The luxurious Montecasino estate in Medellin was the site of a plot to assassinate a presidential candidate and massacre citizens accused of supporting left-wing guerrillas, according to former attackers.
These include Carlos, Vicente and Fidel Castano, leaders of the United Defense Forces of Colombia (AUC), which was formed to fight the FARC guerrilla group and is known for human rights abuses.
Murderous drug lord Pablo Escobar attends meetings and parties at his home in El Poblado, Medellin’s most exclusive residence.
The house, with marble floors and a large garden, was seized by the state in 2010 after a relative died.
Five years later, the Colombian Victims Unit, a team created to identify and help the approximately 9.5 million people affected by the country’s decades-long civil conflict, was founded.
Initially leased to a private entity, Montecasino is now run by the country’s judicial police at the behest of Colombia’s first left-wing president, Gustavo Petro.
There, he will set up a laboratory to identify corpses in a country where more than 111,000 people are believed to have disappeared over decades of ideology, territory, human trafficking routes and revenge.
“Nobody can imagine all the crimes and abuses in this house,” Claudia Patricia Vallejo Montecasino, director of the victims’ department, told AFP.

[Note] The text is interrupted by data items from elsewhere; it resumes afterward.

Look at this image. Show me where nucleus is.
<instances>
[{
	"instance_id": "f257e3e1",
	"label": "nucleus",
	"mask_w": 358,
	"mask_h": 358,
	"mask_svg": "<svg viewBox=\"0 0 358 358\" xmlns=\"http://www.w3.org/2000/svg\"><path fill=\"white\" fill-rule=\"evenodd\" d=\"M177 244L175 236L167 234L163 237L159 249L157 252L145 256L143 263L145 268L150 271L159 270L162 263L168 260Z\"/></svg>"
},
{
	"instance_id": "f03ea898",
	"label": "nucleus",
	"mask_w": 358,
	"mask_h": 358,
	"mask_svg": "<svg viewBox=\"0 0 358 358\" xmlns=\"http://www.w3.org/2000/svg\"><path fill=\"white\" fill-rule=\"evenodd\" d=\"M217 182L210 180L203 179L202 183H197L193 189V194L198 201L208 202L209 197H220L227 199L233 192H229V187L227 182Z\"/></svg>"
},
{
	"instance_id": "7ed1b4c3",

“A lot of people were hurt there,” he said.
Luz Galeano, 60, hopes the initiative will finally reveal the fate of her husband, Luis Laverde, who disappeared in 2008.
“I’ve been looking for him everywhere, but I still don’t know what happened or who’s responsible,” he said.
Laverde was abducted from a bus in Medellin, surrounded by AUC fighters targeting sectors controlled by city-dwelling guerrillas.
At his inauguration on August 7, 2022, Petro promised to use the assets seized from criminal gangs in a “productive economy” to serve those most in need.
The sale or lease of thousands of acquired properties has been handed over to the Special Housing Unit (SAE) of the Ministry of Finance.
SAE President Daniel Rojas recently pointed out that only a fifth of the 33,000-odd properties controlled by the department generate revenue, a figure that has not been updated.
Colombia’s Comptroller General’s Office recently reported the theft of luxury watches and other items from properties managed by SAE, with millions in losses.
Chia, near the capital Bogotá, witnessed the inaccessible status and prosperity of Colombia’s drug lords: a huge castle built in 1898 to serve as the presidential palace and bought by Escobar’s brother, Juan Camilo Zapata.
After Zapata’s assassination in 1993, Castillo de Marroquin was seized by SAE and leased to a company that organized weddings and concerts there.
Under the guidance of Petro, this castle will be handed over to the National Pedagogical University with about 9,000 students.
The building itself will be turned into a museum, and most of the grounds will be dedicated to academic, cultural and sports activities.
For university chancellor Helbert Choachi, channeling criminal assets for the benefit of society should not be an individual government decision, but a national policy. “From the drug trade to the many human rights abuses in this country, all assets must go through reparations to civil society organizations and the communities that suffer the most,” he told AFP.